The government is set to benefit greatly from the implementation of the new two-pot retirement system next month, with R5 billion in additional tax revenue from early withdrawals pencilled in. 

However, researchers from the Reserve Bank estimate the benefit to be closer to R41 billion, depending on the amount withdrawn. 

The new two-pot system will be implemented on 1 September and promises to improve South Africans’ retirement outcomes. 

The system aims to prevent South Africans from changing jobs to access their pensions in case of emergencies. 

SARS data shows that each year, around 700,000 individuals opted to take out an early withdrawal lump sum in cash before retirement. 

This translated into roughly R78 billion being taken out of the retirement system annually. 

To discourage early withdrawal, higher tax rates are levied on lump sums taken out before retirement. This generates around R12 billion for the government annually.

However, this has proven ineffective at forcing South Africans to keep their savings invested until maturity. 

Thus, the two-pot system will give South Africans access to up to a portion of their savings, termed the savings ‘pot’, once a year. 

The retirement ‘pot’ will receive two-thirds of contributions and will only be accessible at maturity, when it has to be used to buy a retirement income product. 

A third pot will be created for individuals with existing retirement funds to retain the value of all contributions made before the new system’s start date of 1 September.

This is shown in the graphic below. 

Old Mutual Wealth investment strategist Izak Odendaal explained some of the impacts the ability to access early withdrawals will have and why the government is the big winner. 

Estimates from the government and various financial institutions suggest that somewhere between R50 billion and R100 billion will be withdrawn in the first month or two after the two-pot system takes effect. 

This will largely be a one-off event, as future withdrawals will be based on one-third of new contributions from September onwards and will, therefore, be spread out over time.

This will result in the government collecting billions in additional tax revenue as early withdrawals will be taxed at marginal rates. 

In the February Budget, an additional R5 billion in tax revenue was pencilled in due to two-pot withdrawals.

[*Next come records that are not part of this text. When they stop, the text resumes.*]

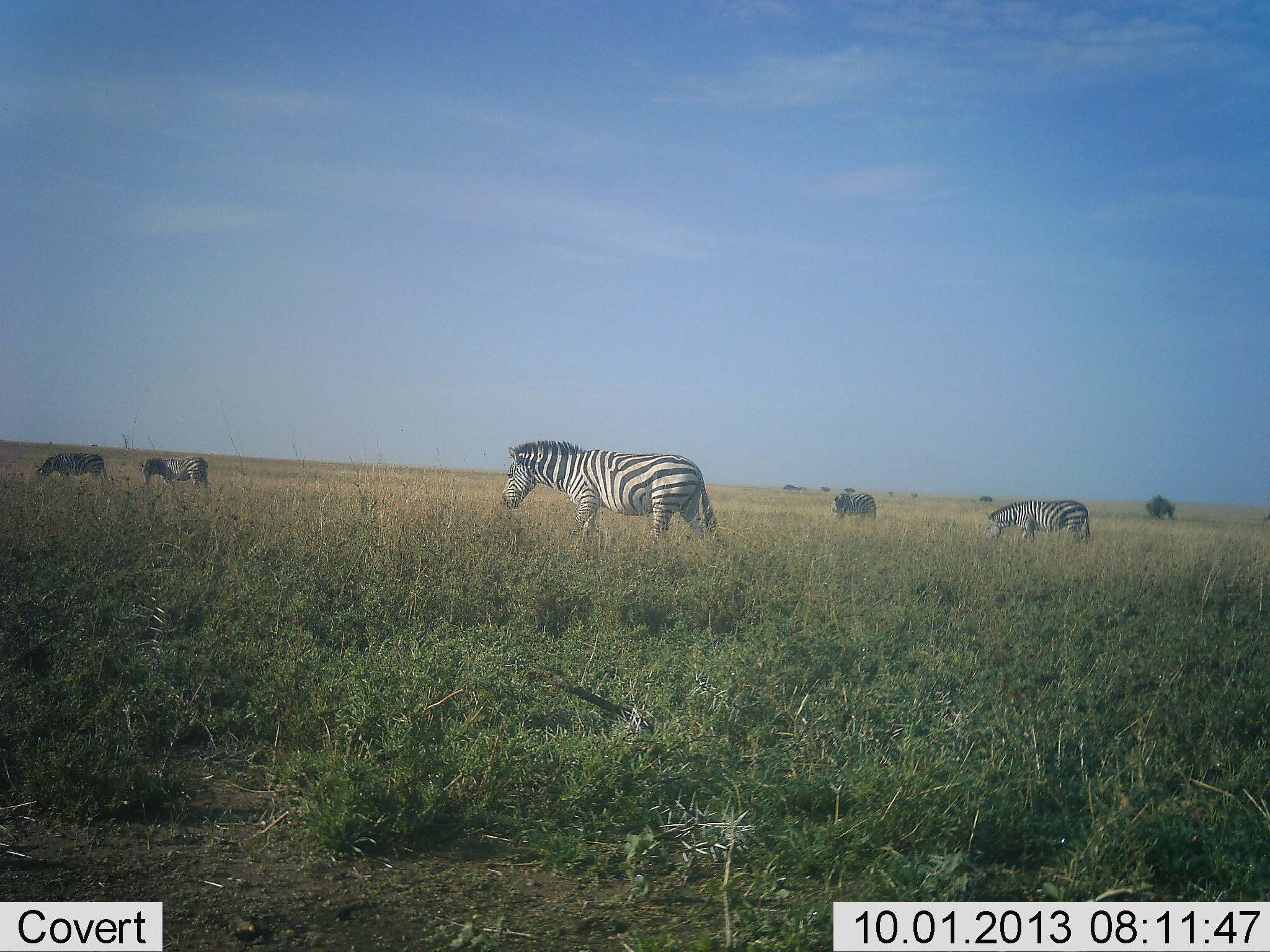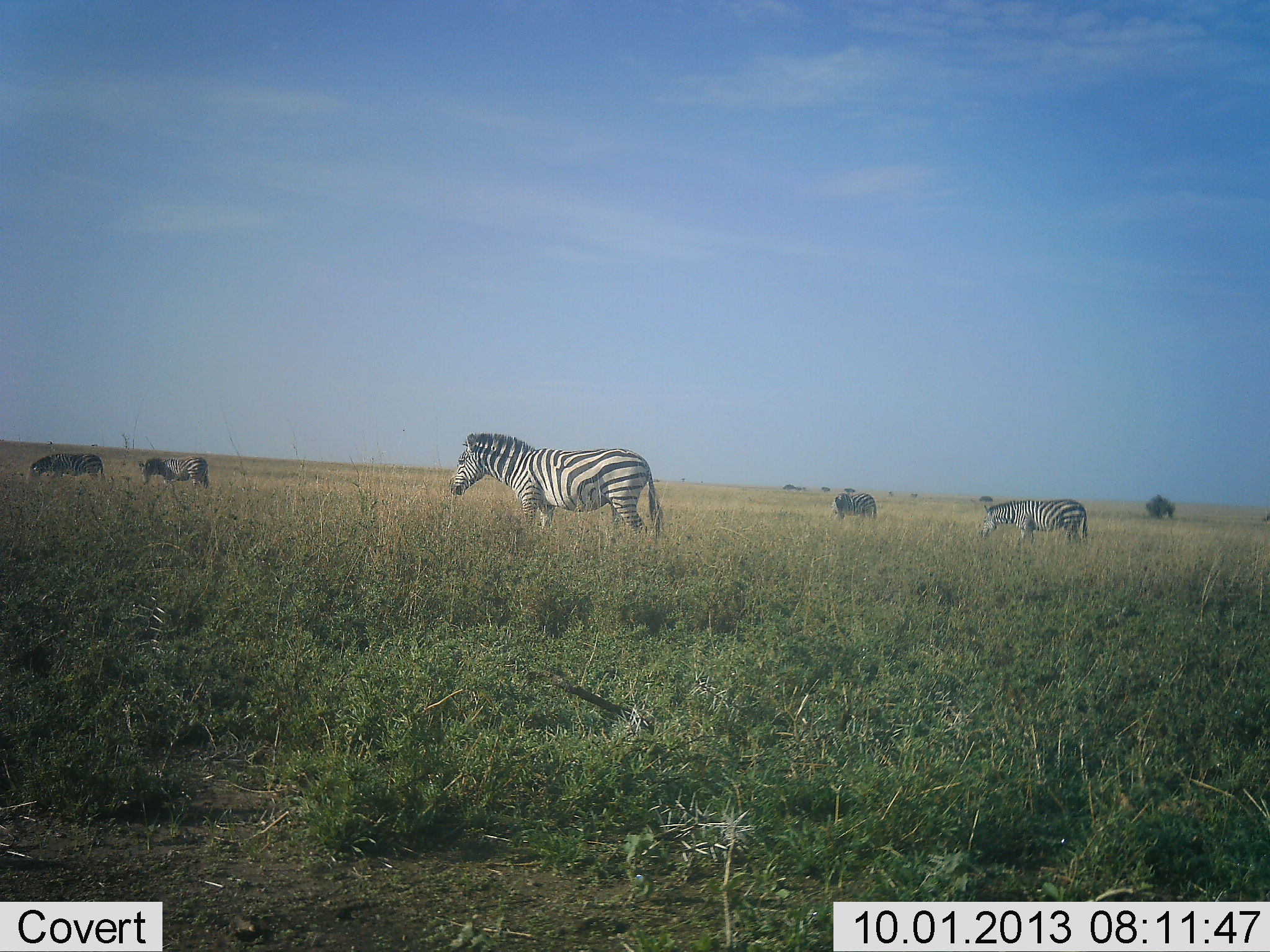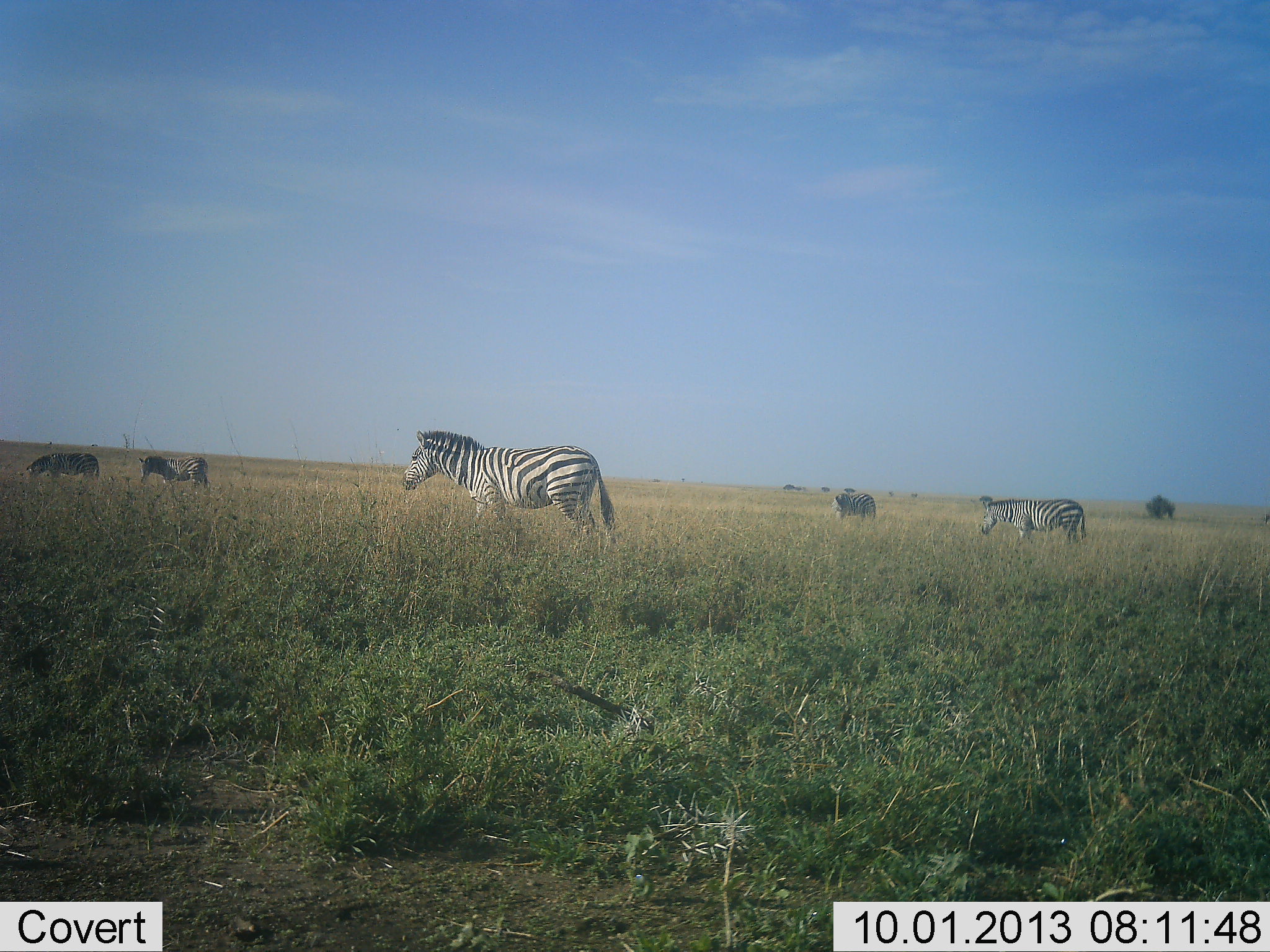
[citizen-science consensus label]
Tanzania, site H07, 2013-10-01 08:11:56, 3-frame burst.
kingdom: Animalia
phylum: Chordata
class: Mammalia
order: Perissodactyla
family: Equidae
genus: Equus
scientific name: Equus quagga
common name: plains zebra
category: zebra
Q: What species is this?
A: Zebra (plains zebra) (Equus quagga).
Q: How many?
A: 5.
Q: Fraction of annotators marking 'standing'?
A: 60%.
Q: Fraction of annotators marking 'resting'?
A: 10%.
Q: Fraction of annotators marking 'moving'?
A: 60%.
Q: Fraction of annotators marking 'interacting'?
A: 0%.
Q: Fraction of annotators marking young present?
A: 0%.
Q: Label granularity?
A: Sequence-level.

However, the estimated size of withdrawals expected by asset managers has grown since then.

Reserve Bank researchers said last month that the government could collect R41 billion in additional personal income tax in a high withdrawal scenario. 

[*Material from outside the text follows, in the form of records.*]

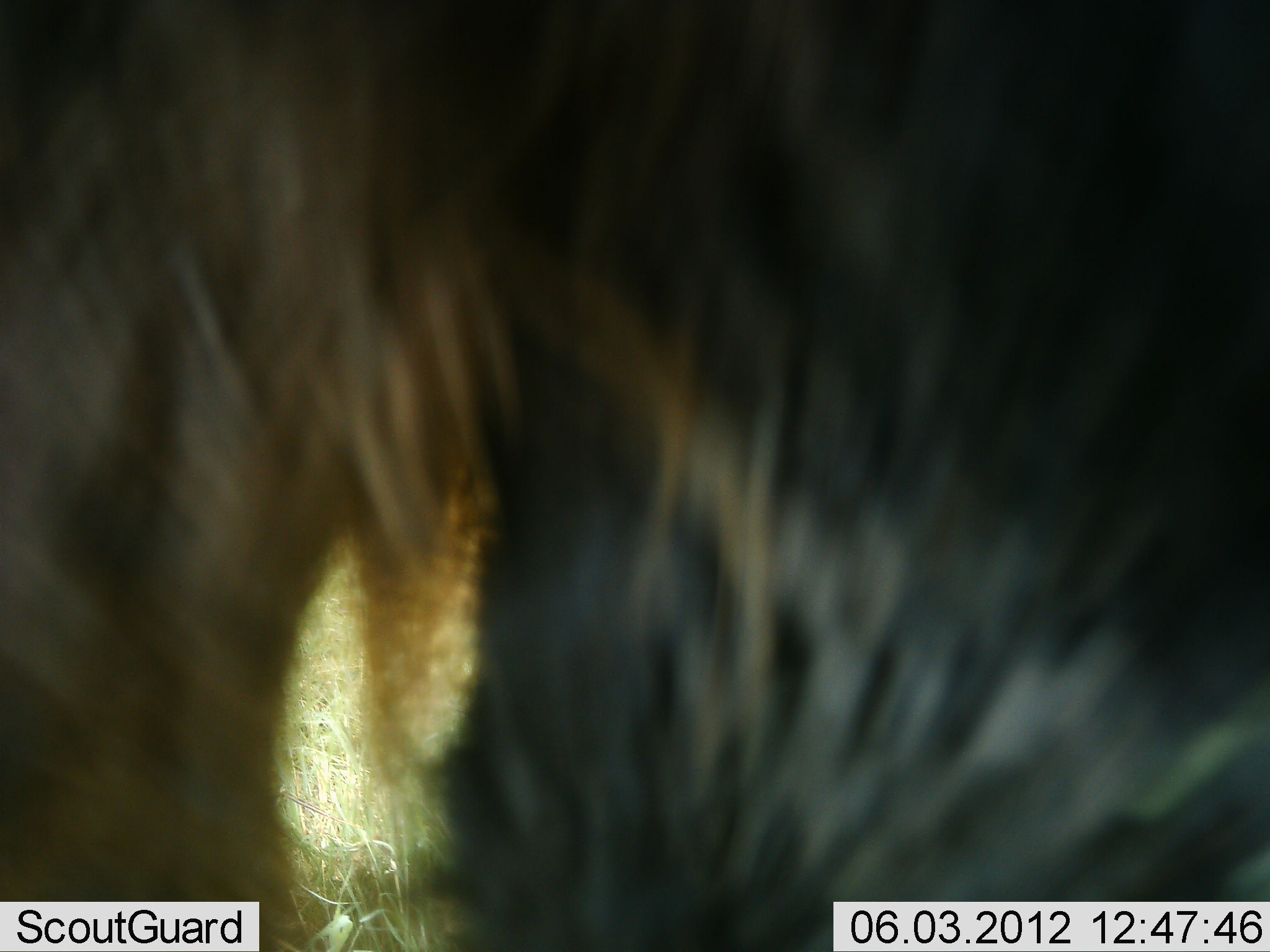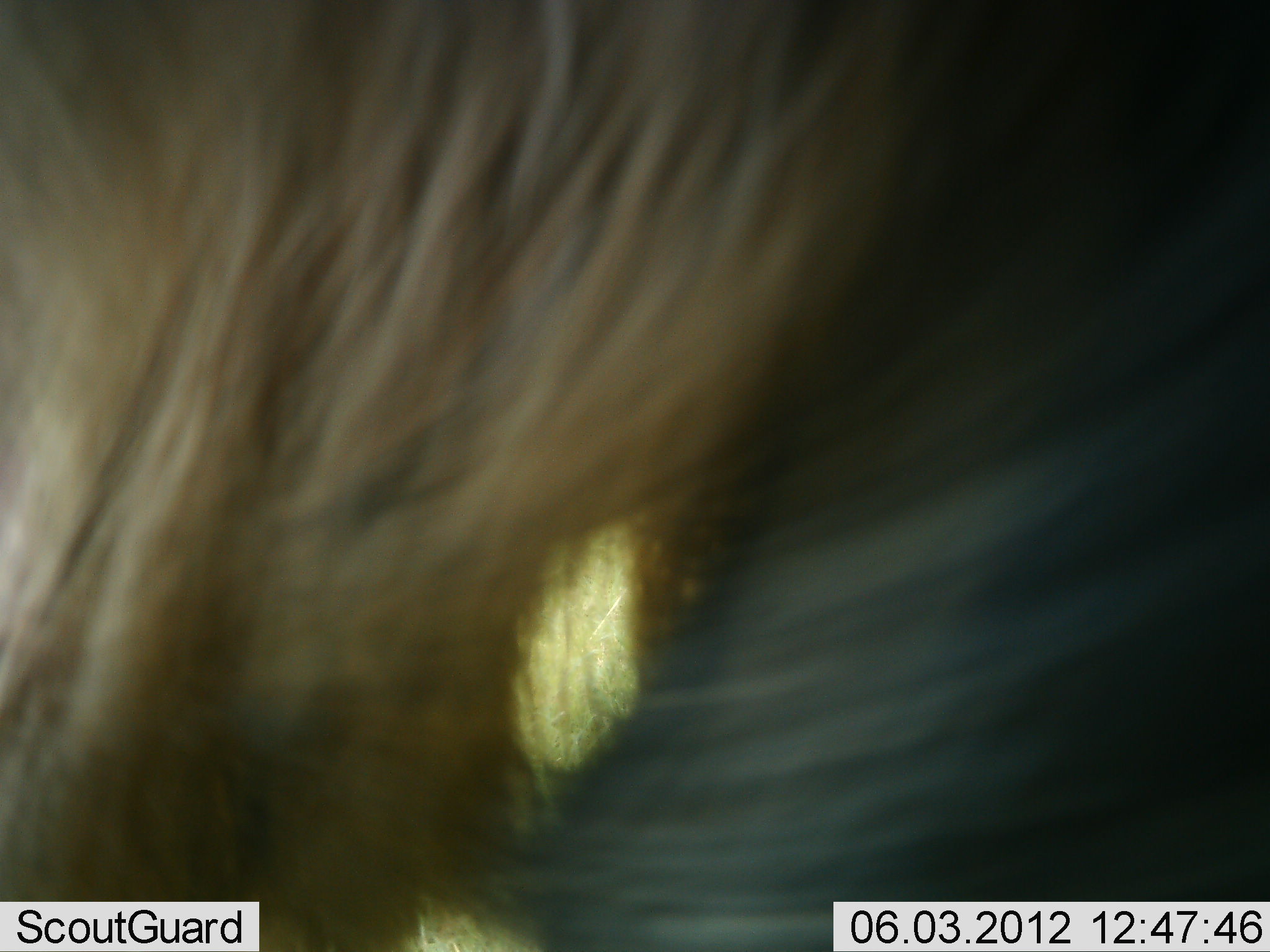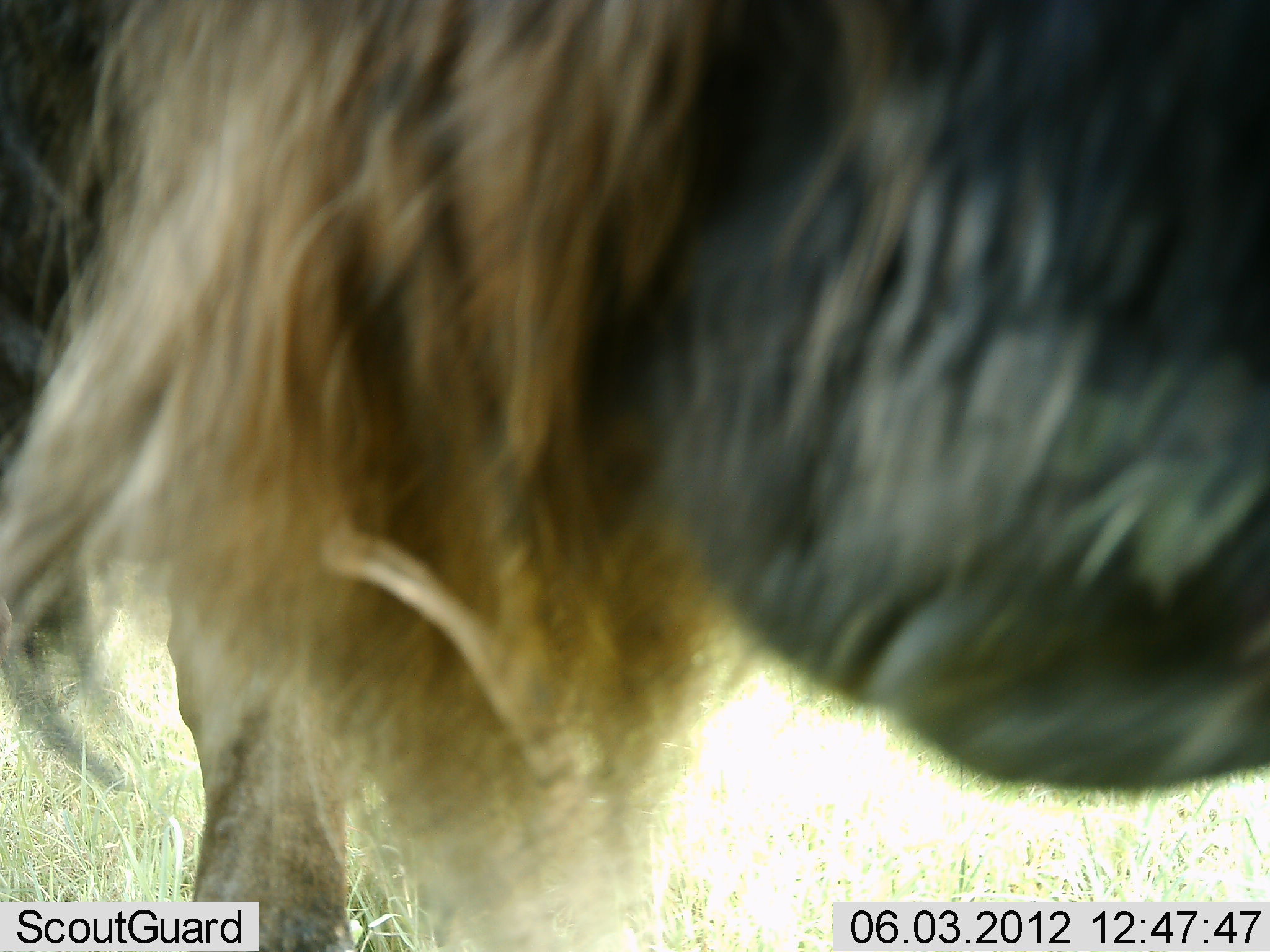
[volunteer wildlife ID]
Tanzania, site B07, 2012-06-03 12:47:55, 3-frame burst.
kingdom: Animalia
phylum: Chordata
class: Mammalia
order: Artiodactyla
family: Bovidae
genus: Connochaetes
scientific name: Connochaetes taurinus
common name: blue wildebeest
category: wildebeest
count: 1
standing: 80%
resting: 0%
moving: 40%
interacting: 0%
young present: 0%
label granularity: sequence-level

Odendaal said this is not the end of the government’s benefits, as early withdrawals will put more cash in consumers’ hands. 

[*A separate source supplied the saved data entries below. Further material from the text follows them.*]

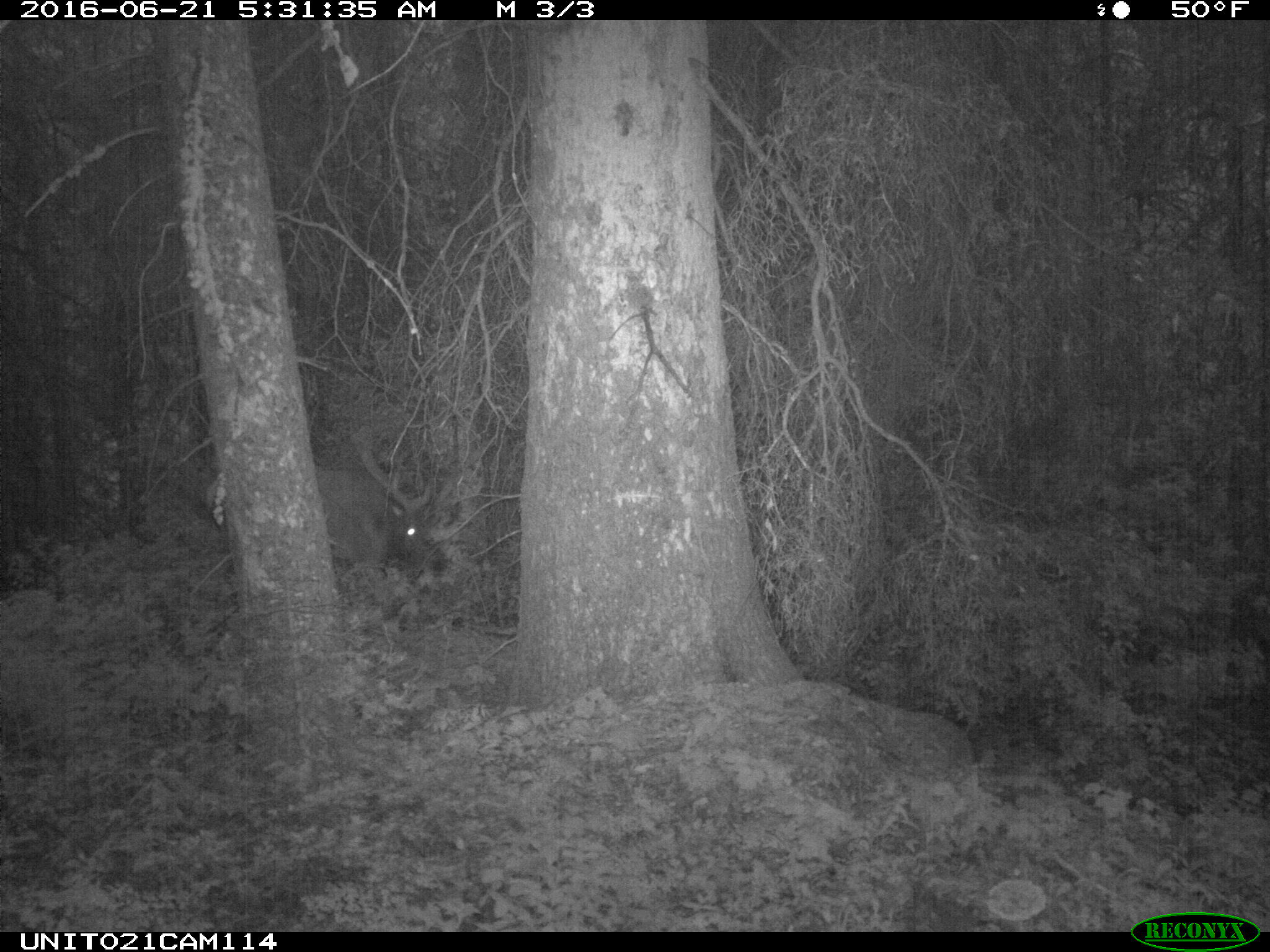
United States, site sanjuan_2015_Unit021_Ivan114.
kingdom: Animalia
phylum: Chordata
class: Mammalia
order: Artiodactyla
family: Cervidae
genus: Cervus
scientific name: Cervus elaphus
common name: red deer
Cervus elaphus (red deer).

This will increase consumer spending and thus result in the government collecting billions more in VAT on sales. 

Furthermore, increased consumer spending will boost South Africa’s economic activity, resulting in a much larger GDP. 

As a result, the government’s debt-to-GDP ratio will decline slightly due to early withdrawals from the two-pot system. 

The expected additional revenue the government might collect is shown in the graph below, courtesy of the Reserve Bank research department. 

How much tax you will pay

The head of personal investments at Coronation, Pieter Koekemoer, gave an example of how this would work in practice. 

Koekemoer said South Africans should avoid withdrawing any amount from their retirement funds to avoid paying hefty taxes and interrupting the compounding process. 

“You will essentially lose the tax benefits you received from the government when you contributed towards your retirement annuity,” Koekemoer warned. 

If you wait until retirement before withdrawing your money, the preferential retirement lump sum tax tables will apply. 

However, if you withdraw early, the more punitive marginal tax rates will be deducted from your withdrawal. This can significantly impact your retirement.

Assuming your annual taxable income is R240,000. Whatever withdrawal you make from your savings pot will be taxed at a rate of at least 26% or more than a quarter of the money you access. 

If you withdraw at retirement age, the first R550,000 lump sum will be taxed zero. This principle also applies at the higher end of the income scale.

For a R10 million lump sum withdrawal at retirement, your effective tax rate will be 33% compared to the early withdrawal rate of 45%. This is assuming you earn more than R1.8 million in that tax year. This is a 12 percentage point difference in tax payable.